Art africain : vous avez dit pillage ?

27 Octobre 2021

Interrogé sur France Inter à propos de la restitution de 26 objets d’art au Bénin, Macron a réussi l’exploit de faire porter la responsabilité du pillage sur les Africains eux-mêmes. « Le problème qu’a eu l’Afrique pendant des décennies, c’est le pillage par les équipes africaines de ses propres œuvres, pour les vendre ou les détourner », a-t-il déclaré. Le colonialisme, connais pas !

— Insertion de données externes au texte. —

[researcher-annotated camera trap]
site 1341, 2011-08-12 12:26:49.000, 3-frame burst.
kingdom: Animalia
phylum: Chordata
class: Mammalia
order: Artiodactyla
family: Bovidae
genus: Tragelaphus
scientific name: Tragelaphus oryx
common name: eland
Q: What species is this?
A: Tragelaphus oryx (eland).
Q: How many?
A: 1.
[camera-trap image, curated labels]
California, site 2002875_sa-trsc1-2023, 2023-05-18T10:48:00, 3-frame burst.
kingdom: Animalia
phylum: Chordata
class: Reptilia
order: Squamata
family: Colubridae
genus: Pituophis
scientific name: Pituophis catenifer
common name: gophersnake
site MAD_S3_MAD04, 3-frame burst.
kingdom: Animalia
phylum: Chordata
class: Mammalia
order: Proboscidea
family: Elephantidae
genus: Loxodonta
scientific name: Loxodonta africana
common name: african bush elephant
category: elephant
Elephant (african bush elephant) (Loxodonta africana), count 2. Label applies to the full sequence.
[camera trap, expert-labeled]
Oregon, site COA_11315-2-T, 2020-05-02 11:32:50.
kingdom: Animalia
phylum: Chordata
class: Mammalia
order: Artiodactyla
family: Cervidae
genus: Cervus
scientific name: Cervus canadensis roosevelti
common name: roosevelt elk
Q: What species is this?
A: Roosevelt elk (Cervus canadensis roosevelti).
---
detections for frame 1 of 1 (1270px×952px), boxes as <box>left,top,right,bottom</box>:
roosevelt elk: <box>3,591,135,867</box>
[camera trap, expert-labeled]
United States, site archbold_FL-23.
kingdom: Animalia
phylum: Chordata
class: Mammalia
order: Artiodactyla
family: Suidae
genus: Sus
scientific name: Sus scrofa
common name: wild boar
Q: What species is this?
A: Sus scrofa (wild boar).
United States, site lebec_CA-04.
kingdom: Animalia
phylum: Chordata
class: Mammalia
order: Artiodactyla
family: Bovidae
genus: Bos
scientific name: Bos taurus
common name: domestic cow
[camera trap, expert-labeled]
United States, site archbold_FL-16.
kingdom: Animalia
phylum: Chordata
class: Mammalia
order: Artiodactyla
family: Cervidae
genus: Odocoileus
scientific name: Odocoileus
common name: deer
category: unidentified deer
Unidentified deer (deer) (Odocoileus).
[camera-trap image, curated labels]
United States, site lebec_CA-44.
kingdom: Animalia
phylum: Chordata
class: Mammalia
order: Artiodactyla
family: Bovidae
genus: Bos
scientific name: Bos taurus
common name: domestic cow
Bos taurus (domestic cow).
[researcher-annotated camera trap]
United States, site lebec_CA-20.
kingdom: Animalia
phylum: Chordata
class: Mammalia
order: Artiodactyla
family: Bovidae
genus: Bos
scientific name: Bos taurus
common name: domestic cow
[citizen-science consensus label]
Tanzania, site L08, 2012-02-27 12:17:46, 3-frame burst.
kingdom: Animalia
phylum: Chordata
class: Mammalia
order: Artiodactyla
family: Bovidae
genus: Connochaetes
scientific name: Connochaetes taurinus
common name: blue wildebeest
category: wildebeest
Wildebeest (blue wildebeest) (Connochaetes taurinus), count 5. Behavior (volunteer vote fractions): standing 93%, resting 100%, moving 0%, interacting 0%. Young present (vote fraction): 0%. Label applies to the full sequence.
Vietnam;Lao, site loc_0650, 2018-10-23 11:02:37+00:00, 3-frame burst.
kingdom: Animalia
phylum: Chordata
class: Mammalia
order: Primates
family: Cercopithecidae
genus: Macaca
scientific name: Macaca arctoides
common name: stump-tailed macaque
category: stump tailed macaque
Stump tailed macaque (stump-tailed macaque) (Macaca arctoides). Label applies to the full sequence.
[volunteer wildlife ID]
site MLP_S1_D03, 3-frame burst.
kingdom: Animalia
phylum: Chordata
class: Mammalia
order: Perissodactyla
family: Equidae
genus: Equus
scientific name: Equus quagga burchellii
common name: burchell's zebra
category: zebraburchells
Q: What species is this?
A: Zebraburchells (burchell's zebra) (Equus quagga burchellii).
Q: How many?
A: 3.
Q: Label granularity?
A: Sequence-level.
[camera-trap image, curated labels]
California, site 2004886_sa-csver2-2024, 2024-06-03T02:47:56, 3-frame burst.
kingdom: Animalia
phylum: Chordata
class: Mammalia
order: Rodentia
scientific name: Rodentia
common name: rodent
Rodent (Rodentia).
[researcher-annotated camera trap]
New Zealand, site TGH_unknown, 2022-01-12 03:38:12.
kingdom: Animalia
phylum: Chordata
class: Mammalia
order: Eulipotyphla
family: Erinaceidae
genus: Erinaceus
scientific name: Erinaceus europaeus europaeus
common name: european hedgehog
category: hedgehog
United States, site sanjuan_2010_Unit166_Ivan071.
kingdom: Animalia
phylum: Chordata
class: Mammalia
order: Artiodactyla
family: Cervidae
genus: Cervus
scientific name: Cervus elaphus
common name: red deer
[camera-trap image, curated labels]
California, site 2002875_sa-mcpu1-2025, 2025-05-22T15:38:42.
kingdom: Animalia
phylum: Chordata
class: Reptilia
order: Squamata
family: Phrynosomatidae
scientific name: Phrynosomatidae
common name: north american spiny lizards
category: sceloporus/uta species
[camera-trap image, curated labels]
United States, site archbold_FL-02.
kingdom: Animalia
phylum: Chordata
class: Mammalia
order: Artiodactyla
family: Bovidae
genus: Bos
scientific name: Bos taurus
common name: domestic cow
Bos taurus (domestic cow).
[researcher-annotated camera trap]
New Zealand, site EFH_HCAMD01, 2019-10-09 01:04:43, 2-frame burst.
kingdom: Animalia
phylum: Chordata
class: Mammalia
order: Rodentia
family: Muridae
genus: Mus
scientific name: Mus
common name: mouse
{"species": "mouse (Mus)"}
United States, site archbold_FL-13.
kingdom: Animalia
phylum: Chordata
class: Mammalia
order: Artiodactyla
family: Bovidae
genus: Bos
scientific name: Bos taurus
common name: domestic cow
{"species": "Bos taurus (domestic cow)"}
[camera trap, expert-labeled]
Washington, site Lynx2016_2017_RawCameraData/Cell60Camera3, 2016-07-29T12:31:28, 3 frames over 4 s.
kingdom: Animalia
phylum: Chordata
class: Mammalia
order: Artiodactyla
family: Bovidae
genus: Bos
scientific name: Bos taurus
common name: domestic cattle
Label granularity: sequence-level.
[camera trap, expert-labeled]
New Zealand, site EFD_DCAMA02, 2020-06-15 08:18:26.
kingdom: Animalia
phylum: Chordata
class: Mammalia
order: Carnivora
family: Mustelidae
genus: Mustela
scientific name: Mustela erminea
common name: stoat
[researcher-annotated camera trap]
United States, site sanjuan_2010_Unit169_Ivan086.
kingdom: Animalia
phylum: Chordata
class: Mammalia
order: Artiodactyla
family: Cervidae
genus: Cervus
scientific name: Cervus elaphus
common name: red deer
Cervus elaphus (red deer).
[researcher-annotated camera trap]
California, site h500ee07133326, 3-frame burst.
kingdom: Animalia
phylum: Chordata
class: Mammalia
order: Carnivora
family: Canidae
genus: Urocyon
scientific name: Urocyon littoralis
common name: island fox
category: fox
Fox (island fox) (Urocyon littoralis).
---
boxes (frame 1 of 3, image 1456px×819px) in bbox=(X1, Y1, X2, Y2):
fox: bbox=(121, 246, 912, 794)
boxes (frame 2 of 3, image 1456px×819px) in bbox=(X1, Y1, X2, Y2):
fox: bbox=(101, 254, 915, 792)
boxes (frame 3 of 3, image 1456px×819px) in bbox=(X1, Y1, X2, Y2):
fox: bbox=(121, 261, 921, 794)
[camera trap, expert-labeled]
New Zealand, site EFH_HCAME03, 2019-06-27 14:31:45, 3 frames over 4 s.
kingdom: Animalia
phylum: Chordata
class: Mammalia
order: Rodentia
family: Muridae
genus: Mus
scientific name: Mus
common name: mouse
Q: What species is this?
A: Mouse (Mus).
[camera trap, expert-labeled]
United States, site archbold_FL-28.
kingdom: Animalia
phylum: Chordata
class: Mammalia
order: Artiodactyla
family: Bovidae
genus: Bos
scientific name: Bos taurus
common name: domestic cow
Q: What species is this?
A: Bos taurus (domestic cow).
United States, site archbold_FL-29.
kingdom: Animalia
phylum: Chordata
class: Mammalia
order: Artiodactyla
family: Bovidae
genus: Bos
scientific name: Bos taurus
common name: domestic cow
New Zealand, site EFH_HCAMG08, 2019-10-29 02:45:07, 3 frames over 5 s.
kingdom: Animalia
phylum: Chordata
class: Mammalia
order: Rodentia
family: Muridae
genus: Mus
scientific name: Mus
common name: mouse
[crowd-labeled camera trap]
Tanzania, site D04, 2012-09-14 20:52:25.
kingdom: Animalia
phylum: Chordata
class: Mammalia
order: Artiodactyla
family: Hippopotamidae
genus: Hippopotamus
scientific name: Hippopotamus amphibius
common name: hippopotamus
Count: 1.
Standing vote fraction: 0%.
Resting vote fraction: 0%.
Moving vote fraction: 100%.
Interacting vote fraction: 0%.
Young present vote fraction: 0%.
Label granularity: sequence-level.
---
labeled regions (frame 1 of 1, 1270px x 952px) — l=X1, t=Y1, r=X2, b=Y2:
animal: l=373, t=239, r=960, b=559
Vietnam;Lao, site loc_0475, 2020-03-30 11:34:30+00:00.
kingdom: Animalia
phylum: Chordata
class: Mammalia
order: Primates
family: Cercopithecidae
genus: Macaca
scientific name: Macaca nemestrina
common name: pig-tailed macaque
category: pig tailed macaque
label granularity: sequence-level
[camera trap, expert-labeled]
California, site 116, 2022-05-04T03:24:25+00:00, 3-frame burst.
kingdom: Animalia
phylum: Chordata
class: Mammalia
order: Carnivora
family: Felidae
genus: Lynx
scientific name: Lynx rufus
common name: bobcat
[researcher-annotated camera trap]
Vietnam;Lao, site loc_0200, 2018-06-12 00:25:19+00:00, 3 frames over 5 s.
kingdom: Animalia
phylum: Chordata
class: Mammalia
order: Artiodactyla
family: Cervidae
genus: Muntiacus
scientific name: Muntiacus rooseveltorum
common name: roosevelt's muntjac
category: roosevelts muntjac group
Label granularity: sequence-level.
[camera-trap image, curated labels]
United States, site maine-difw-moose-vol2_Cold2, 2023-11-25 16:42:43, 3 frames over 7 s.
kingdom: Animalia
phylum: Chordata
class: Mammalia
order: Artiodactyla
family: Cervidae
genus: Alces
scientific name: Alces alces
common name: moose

Les objets en question proviennent de la mise à sac du palais d’Abomey par les troupes coloniales françaises en 1892. La conquête de ce royaume dirigé par le roi Béhanzin, situé sur le territoire de l’actuel ­Bénin, est un des nombreux crimes de la colonisation française en Afrique. L’historien Jean Suret-Canale a décrit ainsi l’expédition : « Avec 3 000 hommes, la colonne Dodds [...] est chargée d’expérimenter le matériel militaire le plus moderne, balles explosives et obus à la mélinite. La marche sur Abomey sera extraordinairement dure ; en vain, Béhanzin multiplie les offres de paix ; au fur et à mesure qu’il accepte les exigences de Dodds, ce dernier en pose de nouvelles. Ainsi Béhanzin laisse, en gage de bonne volonté, la colonne Dodds entrer à Cana et envoie même des bœufs pour son ravitaillement : quand il a accepté les conditions françaises, y compris l’occupation d’Abomey, et commencé à livrer son matériel de guerre, Dodds exige subitement la remise des armes et de l’indemnité de 15 millions prévue par l’accord dans les vingt-quatre heures ! Cette nouvelle exigence n’ayant pu être satisfaite – et pour cause ! – Dodds déclare aussitôt l’accord rompu et reprend l’attaque contre son adversaire partiellement désarmé. Enfin, Abomey, évacué par Béhanzin est livré aux flammes et occupé. La colonne Dodds met au pillage palais et tombeaux. Dodds proclame la déchéance de Béhanzin. »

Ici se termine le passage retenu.